The receiver is wired into the lifecycle as a regular ModuleManager module (see src/main.go). It is only constructed when the writer module is enabled — the sink stores rows directly via the writer's DuckLake handle, so a coordinator-only deploy will not start the listener.

Configuration

{
  "ingest": {
    "otlp": {
      "enable": false,
      "max_recv_msg_bytes": 4194304,
      "grpc": {
        "enable": true,
        "listen": ":4317",
        "cert": "",
        "key": "",
        "cacert": ""
      },
      "http": {
        "enable": true,
        "listen": ":4318",
        "cert": "",
        "key": "",
        "cacert": "",
        "read_timeout_sec": 30,
        "write_timeout_sec": 30
      },
      "sinks": {
        "store_traces":  true,
        "store_metrics": true,
        "store_logs":    true
      },
      "async_enable": true,
      "async_queue_depth": 512,
      "async_enqueue_timeout_ms": 0
    }
  }
}
Field Default Description
enable false Master switch. When false the module is not even constructed.
max_recv_msg_bytes 4194304 Inbound size cap; applies to both gRPC frames and HTTP request bodies.
grpc.enable / http.enable true Per-transport opt-in. At least one must be on.
grpc.listen :4317 gRPC bind address.
http.listen :4318 HTTP bind address.

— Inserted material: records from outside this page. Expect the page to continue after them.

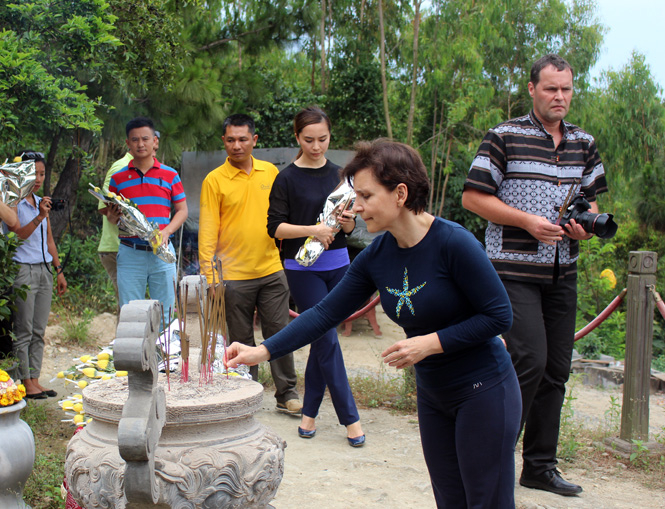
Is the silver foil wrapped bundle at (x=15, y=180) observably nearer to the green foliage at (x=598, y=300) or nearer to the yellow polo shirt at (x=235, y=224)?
the yellow polo shirt at (x=235, y=224)

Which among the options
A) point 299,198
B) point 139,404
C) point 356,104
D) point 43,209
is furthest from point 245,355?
point 356,104

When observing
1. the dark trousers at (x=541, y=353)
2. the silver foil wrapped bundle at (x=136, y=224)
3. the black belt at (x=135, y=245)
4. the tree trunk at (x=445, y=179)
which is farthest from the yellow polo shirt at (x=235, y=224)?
the tree trunk at (x=445, y=179)

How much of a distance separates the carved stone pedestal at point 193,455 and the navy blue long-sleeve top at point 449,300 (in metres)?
0.61

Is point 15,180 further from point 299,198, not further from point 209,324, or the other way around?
point 209,324

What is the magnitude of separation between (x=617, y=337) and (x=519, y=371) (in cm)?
765

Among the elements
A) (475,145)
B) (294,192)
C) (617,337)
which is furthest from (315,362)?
(475,145)

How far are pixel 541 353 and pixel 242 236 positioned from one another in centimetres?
217

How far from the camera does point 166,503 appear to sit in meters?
2.05

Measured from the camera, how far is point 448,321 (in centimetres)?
212

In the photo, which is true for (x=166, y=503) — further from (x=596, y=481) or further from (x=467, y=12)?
(x=467, y=12)

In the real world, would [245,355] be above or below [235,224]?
below

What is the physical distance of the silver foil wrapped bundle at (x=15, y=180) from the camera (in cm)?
411

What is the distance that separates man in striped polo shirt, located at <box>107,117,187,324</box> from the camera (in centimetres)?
454

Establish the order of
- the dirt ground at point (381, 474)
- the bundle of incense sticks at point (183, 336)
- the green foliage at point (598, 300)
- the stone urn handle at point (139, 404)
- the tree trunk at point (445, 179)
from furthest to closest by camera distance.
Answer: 1. the tree trunk at point (445, 179)
2. the green foliage at point (598, 300)
3. the dirt ground at point (381, 474)
4. the bundle of incense sticks at point (183, 336)
5. the stone urn handle at point (139, 404)
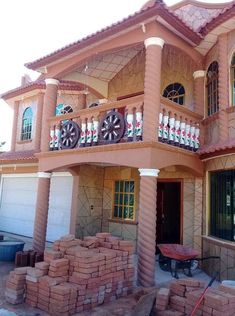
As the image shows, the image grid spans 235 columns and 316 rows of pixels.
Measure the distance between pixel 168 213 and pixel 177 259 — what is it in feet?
12.6

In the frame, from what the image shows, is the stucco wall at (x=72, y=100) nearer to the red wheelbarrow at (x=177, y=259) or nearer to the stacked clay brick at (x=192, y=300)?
the red wheelbarrow at (x=177, y=259)

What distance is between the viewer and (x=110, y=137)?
8.27 meters

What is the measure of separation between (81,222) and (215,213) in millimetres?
4937

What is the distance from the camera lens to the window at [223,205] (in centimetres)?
787

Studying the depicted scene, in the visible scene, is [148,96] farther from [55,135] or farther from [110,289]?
[110,289]

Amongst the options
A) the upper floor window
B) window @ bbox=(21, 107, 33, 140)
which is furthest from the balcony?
window @ bbox=(21, 107, 33, 140)

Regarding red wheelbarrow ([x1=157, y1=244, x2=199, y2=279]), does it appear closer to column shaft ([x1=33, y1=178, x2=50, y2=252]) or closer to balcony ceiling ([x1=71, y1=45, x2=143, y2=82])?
column shaft ([x1=33, y1=178, x2=50, y2=252])

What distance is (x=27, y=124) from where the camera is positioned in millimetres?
15516

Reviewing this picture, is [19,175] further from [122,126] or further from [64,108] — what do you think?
[122,126]

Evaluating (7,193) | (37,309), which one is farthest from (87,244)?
(7,193)

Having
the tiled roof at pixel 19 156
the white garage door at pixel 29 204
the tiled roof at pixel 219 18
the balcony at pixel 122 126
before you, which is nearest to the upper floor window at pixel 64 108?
the tiled roof at pixel 19 156

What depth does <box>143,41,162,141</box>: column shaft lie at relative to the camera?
7.35 m

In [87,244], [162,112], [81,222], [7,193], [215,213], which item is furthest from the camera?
[7,193]

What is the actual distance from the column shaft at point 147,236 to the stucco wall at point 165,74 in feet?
12.9
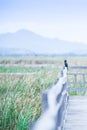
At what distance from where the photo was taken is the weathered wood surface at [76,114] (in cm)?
638

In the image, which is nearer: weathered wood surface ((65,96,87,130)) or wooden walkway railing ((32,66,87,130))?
wooden walkway railing ((32,66,87,130))

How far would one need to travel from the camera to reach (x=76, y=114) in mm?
7676

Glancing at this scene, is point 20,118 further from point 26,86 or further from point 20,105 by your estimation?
point 26,86

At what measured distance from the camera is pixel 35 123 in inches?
62.5

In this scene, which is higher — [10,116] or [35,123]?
[35,123]

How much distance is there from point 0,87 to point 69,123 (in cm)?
321

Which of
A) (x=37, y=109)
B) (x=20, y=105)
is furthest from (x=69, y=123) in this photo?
(x=37, y=109)

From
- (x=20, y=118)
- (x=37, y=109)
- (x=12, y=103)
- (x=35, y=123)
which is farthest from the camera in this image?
(x=37, y=109)

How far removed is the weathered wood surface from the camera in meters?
6.38

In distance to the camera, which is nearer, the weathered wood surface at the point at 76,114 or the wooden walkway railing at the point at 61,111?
the wooden walkway railing at the point at 61,111

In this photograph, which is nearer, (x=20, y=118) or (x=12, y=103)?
(x=20, y=118)

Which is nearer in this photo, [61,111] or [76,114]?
[61,111]

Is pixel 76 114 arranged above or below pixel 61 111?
below

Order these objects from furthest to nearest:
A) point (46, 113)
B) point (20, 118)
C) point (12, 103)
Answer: point (12, 103) < point (20, 118) < point (46, 113)
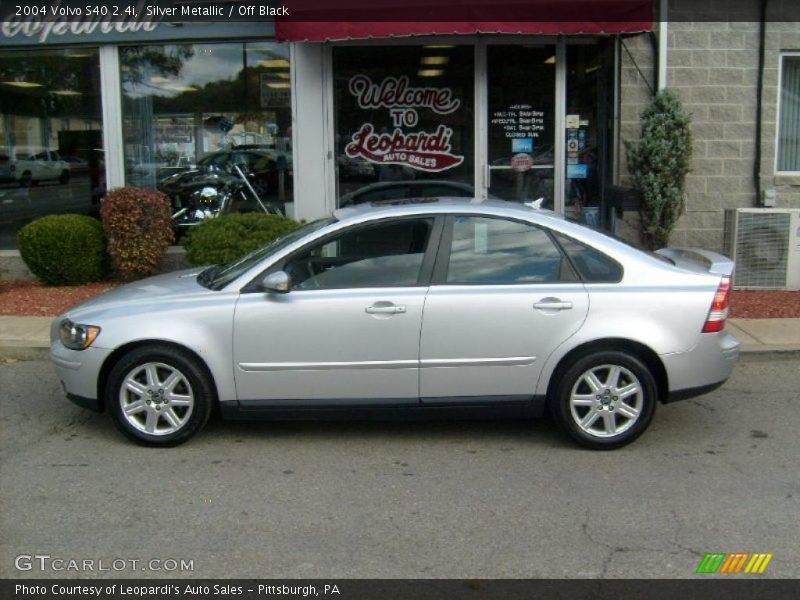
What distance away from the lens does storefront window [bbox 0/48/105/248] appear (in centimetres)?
1161

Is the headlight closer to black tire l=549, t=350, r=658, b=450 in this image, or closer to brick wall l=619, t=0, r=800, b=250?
black tire l=549, t=350, r=658, b=450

Routes are fixed (see below).
*.cert / *.key / *.cacert empty Optional TLS / mTLS material. Empty cert+key disables TLS on that port.
http.{read,write}_timeout_sec 30 HTTP server timeouts.
sinks.store_traces true If false, spans are accepted (Status=OK) but discarded after parsing.
sinks.store_metrics true Same semantics for metric points.
sinks.store_logs true Same semantics for log records.
async_enable true When true (default), exports are queued in-process and handlers return after enqueue (lower latency; see Async mode below). Set false for synchronous writes to DuckLake on each request.
async_queue_depth 512 Max pending export batches in the async queue (>= 1; invalid values clamp to 512).
async_enqueue_timeout_ms 0 0 = non-blocking enqueue (fail immediately if the queue is full). > 0 = wait up to this long for a free slot.

Async mode (async_enable)

When enabled, the DuckLake sink is wrapped in a bounded channel + single worker: gRPC/HTTP handlers clone the protobuf request, push one job, and return success without waiting for INSERT into DuckLake.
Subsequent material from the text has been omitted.